**EXTRACT TO READ**
Apple surpasses expectations as tech companies struggle in

Apple reported higher-than-expected profit and sales as demand for iPhones holds steady even amid inflation and the challenges of an economic slowdown.

Sales and profit for the quarter were $83bn and $1.20 a share, according to Apple, surpassing Wall Street expectations. The report is a positive sign for the company, which earlier this year lost its status as the most valuable company in the world to the oil giant Saudi Aramco. The company’s shares rose by 2.6% after hours in response to the news.

Tim Cook, Apple’s CEO, described the quarter as a reflection of the company’s “resilience and optimism” and said it managed to achieve better than expected results despite supply constraints and the effects of the company suspending sales in Russia.

There has been no slowdown in demand for iPhones, Apple’s CFO, Luca Maestri, told Reuters. Apple reported iPhone sales were $40.7bn, up about 3% from a year earlier and well ahead of the overall global smartphone market. The company’s loyal and affluent customer base has in the past allowed it to weather economic dips better than some other companies.

But the slowing economy is hurting sales of advertising, accessories and home products, Maestri said.

“Fortunately, we have a very broad portfolio, so we know we’re going to be able to navigate that,” he said.

Parts shortages will continue to limit Mac and iPad sales, Maestri said, though the impact has been easing.

**INFORMATION SUPPLIED**
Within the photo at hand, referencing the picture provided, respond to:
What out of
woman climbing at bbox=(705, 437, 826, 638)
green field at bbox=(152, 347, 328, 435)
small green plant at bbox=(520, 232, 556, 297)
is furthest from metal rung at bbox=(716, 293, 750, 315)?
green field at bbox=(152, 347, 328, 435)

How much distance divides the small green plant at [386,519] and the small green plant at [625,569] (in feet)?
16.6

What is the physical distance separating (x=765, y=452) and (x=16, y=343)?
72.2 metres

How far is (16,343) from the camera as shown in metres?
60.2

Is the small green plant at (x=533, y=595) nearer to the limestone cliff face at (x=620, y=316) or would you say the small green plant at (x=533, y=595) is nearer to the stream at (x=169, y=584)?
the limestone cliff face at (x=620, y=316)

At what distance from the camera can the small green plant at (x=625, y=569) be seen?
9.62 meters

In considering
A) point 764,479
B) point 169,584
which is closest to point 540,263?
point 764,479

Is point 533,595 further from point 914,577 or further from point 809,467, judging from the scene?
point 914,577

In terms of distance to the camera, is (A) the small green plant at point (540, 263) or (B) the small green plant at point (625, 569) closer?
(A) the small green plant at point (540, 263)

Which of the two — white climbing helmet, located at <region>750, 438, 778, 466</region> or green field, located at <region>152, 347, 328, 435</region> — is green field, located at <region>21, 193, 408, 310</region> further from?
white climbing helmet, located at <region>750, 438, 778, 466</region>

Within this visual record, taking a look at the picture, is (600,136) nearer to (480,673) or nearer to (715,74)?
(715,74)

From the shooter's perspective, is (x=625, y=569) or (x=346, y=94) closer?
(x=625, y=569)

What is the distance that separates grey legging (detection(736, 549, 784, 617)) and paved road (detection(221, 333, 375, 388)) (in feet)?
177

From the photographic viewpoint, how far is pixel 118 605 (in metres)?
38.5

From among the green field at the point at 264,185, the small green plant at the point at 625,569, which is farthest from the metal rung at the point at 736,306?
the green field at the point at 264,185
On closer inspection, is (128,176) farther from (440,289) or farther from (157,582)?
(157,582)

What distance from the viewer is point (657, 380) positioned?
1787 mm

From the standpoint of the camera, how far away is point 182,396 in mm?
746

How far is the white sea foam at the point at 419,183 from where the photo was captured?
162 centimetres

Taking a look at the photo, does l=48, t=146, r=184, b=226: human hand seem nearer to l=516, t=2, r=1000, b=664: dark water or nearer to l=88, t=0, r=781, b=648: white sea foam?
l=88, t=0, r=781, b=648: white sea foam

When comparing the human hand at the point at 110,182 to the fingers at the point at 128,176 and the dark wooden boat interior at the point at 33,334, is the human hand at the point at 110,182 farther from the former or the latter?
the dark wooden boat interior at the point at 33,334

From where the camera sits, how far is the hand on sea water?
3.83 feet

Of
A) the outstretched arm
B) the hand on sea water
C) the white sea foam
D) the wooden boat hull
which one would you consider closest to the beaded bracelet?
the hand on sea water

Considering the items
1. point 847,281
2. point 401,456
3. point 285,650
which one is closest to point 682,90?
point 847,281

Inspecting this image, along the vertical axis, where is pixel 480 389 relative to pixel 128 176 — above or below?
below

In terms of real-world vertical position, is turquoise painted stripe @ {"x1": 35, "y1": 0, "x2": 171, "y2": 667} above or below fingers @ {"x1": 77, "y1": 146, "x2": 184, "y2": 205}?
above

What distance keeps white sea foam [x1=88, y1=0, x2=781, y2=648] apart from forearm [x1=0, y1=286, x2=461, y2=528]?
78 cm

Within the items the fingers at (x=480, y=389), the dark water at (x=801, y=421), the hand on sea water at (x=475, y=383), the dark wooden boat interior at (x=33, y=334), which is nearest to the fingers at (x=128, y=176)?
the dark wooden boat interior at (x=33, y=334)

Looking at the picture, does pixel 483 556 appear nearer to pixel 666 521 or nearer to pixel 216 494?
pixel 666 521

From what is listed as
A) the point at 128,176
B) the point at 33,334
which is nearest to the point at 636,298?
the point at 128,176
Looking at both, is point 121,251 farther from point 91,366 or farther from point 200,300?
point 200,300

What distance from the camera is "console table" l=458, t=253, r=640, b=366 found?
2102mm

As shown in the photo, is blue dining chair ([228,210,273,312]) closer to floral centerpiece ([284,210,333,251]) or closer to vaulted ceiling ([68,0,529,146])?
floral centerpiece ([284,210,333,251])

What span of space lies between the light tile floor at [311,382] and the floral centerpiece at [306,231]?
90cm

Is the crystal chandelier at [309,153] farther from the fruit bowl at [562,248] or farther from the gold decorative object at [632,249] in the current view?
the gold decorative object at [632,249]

**WHAT THIS EXERCISE ASKS**
- A) Answer these questions from the article on Apple's quarterly results:
(i) What did Apple report as its iPhone sales for the quarter?
(ii) By what percentage did the company's shares rise after hours?
(iii) Which company took over the status of the world's most valuable company earlier this year?
- B) Duplicate the part of the article on Apple's quarterly results starting at "Apple surpasses expectations" and ending at "sales in Russia.".
The records have no connection to the article on Apple's quarterly results.

**EXERCISE RESPONSES**
- A)
(i) $40.7bn
(ii) 2.6%
(iii) Saudi Aramco

- B)
Apple surpasses expectations as tech companies struggle in

Apple reported higher-than-expected profit and sales as demand for iPhones holds steady even amid inflation and the challenges of an economic slowdown.

Sales and profit for the quarter were $83bn and $1.20 a share, according to Apple, surpassing Wall Street expectations. The report is a positive sign for the company, which earlier this year lost its status as the most valuable company in the world to the oil giant Saudi Aramco. The company’s shares rose by 2.6% after hours in response to the news.

Tim Cook, Apple’s CEO, described the quarter as a reflection of the company’s “resilience and optimism” and said it managed to achieve better than expected results despite supply constraints and the effects of the company suspending sales in Russia.